* START Excerpted records *

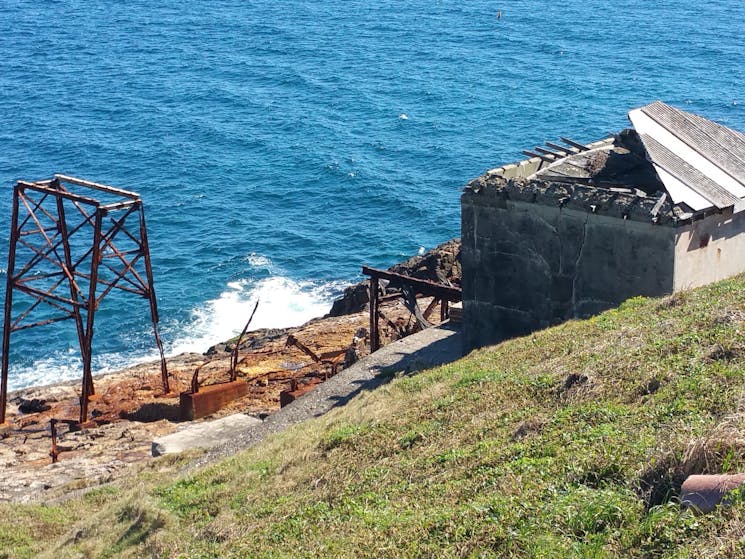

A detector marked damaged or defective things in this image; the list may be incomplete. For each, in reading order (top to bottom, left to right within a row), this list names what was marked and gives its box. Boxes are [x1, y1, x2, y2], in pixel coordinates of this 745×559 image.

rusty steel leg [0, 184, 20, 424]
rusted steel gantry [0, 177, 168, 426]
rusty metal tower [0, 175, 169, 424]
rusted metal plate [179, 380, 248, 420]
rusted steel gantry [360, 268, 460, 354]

* END Excerpted records *
* START Excerpted records *

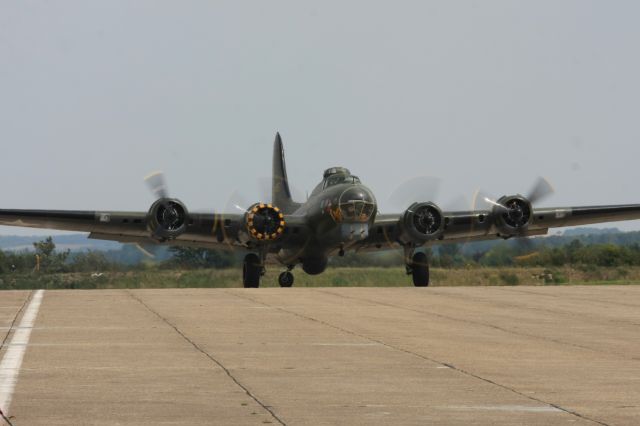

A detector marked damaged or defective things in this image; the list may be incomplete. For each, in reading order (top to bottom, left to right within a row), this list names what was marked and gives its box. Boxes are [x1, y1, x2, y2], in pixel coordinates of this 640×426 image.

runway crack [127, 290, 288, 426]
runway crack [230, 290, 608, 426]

* END Excerpted records *
* START Excerpted records *

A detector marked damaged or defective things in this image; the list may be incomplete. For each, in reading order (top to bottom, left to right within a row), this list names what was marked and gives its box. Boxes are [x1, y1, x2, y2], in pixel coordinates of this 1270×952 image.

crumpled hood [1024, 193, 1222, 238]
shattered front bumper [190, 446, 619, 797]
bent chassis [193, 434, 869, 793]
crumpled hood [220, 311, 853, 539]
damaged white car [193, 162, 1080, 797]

* END Excerpted records *

— Task goal —
Copy out the records word for word, starting at the line that has "this 1270×952 image." and ending after the line that has "damaged white car [193, 162, 1080, 797]".

— Exercise result —
A detector marked damaged or defective things in this image; the list may be incomplete. For each, in reading order (top to bottom, left to right within a row), this list names what was marked and gives its box. Boxes are [x1, y1, x2, y2], in pixel coordinates of this 1270×952 image.

crumpled hood [1024, 193, 1222, 238]
shattered front bumper [190, 446, 619, 797]
bent chassis [193, 434, 869, 793]
crumpled hood [220, 311, 853, 539]
damaged white car [193, 162, 1080, 797]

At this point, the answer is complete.